Health officials in the United States may be able to use a large number of COVID-19 tests to monitor the spread of this more contagious virus, which was first detected in the country this week. This variant is widely spread in the United Kingdom and has so far been found in more than a dozen countries including the United States.
Experts believe that coronavirus variants will not be more deadly than other forms of viruses, and that vaccines that have been developed should still be able to resist this new strain. But this variant is indeed easier to spread, and uncontrolled outbreaks can overwhelm hospitals more quickly.
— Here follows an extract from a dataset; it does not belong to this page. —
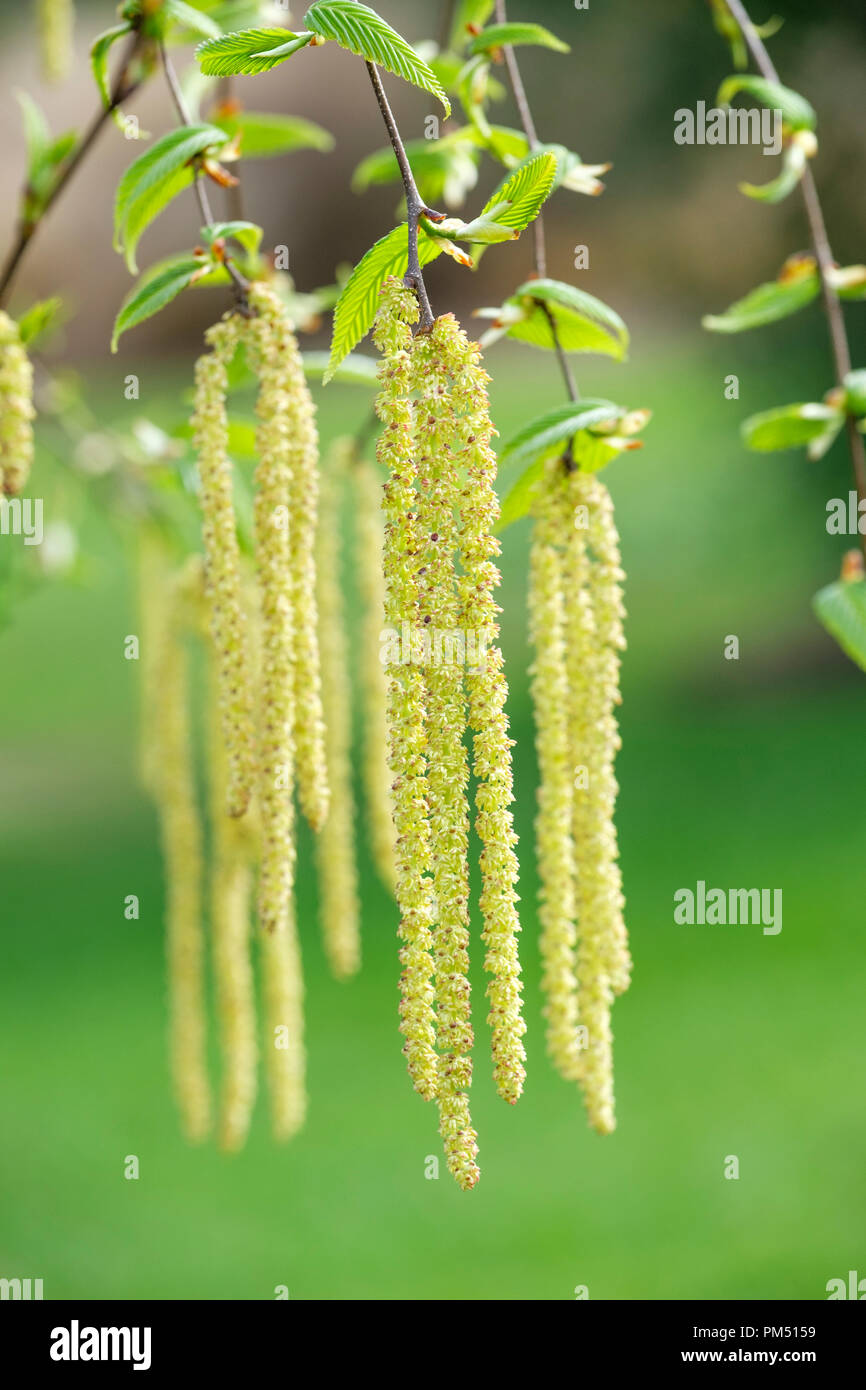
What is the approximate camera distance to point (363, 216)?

So far, a U.S. case has been found among a COVID-1
In the absence of extensive virus analysis, officials can track the variant called B.1.1.7 through standard COVID-19 testing. Theo Sanderson, a geneticist at the Francis Crick Institute in London, said: “This is an accident, not something we intended to happen.”
The most typical gene-based COVID-19 test works by looking for evidence of coronavirus genetic material in saliva and mucus swabs collected from patients. The virus’s genome is very long, and testing did not find complete evidence. Instead, they usually search two or three parts.
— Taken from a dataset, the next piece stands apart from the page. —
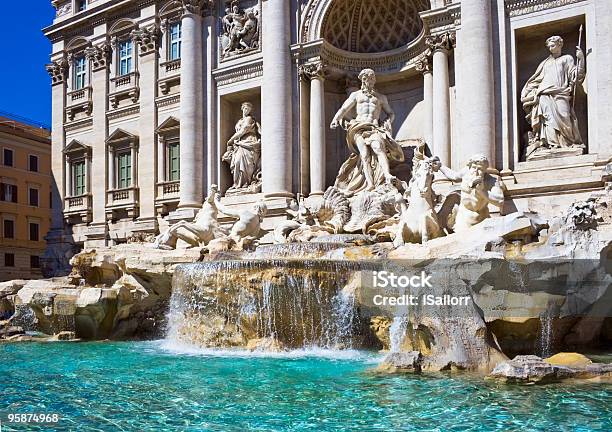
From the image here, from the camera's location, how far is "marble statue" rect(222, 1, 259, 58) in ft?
67.7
In some COVID-19 tests, one of the segments is located on the coronavirus S gene, which encodes the virus’s spike protein, which allows the virus to bind to cells. This is also one of the genes mutated in the new variant. If a patient is infected with a virus with that specific mutation, a test designed based on the non-mutated form of the gene will not be able to see the variant version. Since the test can still see other parts of the virus, it will still return positive even without the S gene. Researchers call it an S gene deletion.
In the UK, experts have been able to use the S gene deletion as an informal measure of the number of coronavirus mutations circulating in different parts of the country. “It’s very useful,” Sanderson said.
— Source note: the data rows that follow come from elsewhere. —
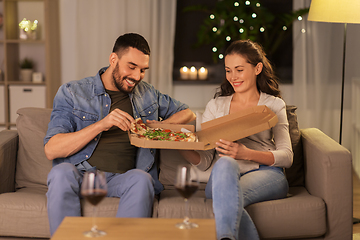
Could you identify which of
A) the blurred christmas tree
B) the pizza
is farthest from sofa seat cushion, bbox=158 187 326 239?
the blurred christmas tree

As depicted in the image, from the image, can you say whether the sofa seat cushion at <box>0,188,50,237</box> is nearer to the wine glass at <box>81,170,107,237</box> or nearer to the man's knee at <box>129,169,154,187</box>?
the man's knee at <box>129,169,154,187</box>

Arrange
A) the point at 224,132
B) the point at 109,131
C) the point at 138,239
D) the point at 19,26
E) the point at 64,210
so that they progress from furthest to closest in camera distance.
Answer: the point at 19,26 → the point at 109,131 → the point at 224,132 → the point at 64,210 → the point at 138,239

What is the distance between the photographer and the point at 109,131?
2037 mm

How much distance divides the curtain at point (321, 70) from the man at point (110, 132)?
2.25 meters

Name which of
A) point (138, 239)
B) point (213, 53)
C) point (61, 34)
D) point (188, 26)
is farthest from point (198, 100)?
point (138, 239)

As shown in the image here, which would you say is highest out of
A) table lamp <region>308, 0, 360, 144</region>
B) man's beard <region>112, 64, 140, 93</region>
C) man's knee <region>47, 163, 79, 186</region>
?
table lamp <region>308, 0, 360, 144</region>

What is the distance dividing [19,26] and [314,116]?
324 centimetres

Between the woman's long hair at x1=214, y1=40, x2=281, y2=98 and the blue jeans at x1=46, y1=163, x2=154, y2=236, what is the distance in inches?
29.5

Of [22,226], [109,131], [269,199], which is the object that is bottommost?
[22,226]

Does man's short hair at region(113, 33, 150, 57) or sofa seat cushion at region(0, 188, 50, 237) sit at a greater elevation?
man's short hair at region(113, 33, 150, 57)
This is not a perfect indicator: mutations in the S gene also appear in other variants that do not have the characteristics of B.1.1.7. Not every S gene deletion marked in the test belongs to the B.1.1.7 virus, but researchers in the United Kingdom managed to sort out the data and figure out how many deletions are in the new mutation. As the infection rate of the B.1.1.7 variant increases, the rate of S gene shedding is getting closer.
Some laboratories in the United States have begun to adopt this strategy. The Colorado laboratory found the first confirmed case of the mutation in the United States by marking the COVID-19 test results with the S gene deletion for a comprehensive analysis. Helix, a California-based genomics company, is testing for COVID-19 and is currently analyzing its samples to find evidence of S gene deletion. In October, the Helix research team found that 0.25% of people in their test had an S gene deletion, which rose to about 0.5% by early December. (In some parts of the UK, more than 75% of tests showed this pattern.)
Based on these data, this variant may still be rare in the United States. “You can put an upper limit on how many B.1.1.7 there will be in a position because if you don’t see dropouts, then you really know that B.1.1.7 doesn’t exist,” Sanderson said.
James Lu, the co-founder and president of Helix, said Helix plans to analyze its virus samples to check for the B.1.1.7 variant. “We are still determining the percentage correlation between samples with S gene deletion and B.1.1.7 mutation. We hope to learn the strength of the proxy from the ranking,” he wrote in an email edge.
Lu said that if it turns out there is a strong connection between the two, Helix will regularly track the shedding rate of the S gene.
Sanderson said the key thing to note is that the number of S gene deletions in specific regions has increased dramatically. This is an indicator in the UK, indicating that the new variant is spreading widely. He said: “If you see this in certain areas of the United States, it will be very worrying.”
Ideally, the United States will expand its virus analysis to monitor the spread of B.1.1.7 variants more closely and flag any new variants that appear. “Genome monitoring will always get better,” Sanderson said. He said, but in the absence of this gene, monitoring the deletion of the S gene may be a good start. “It’s always useful to have more data.”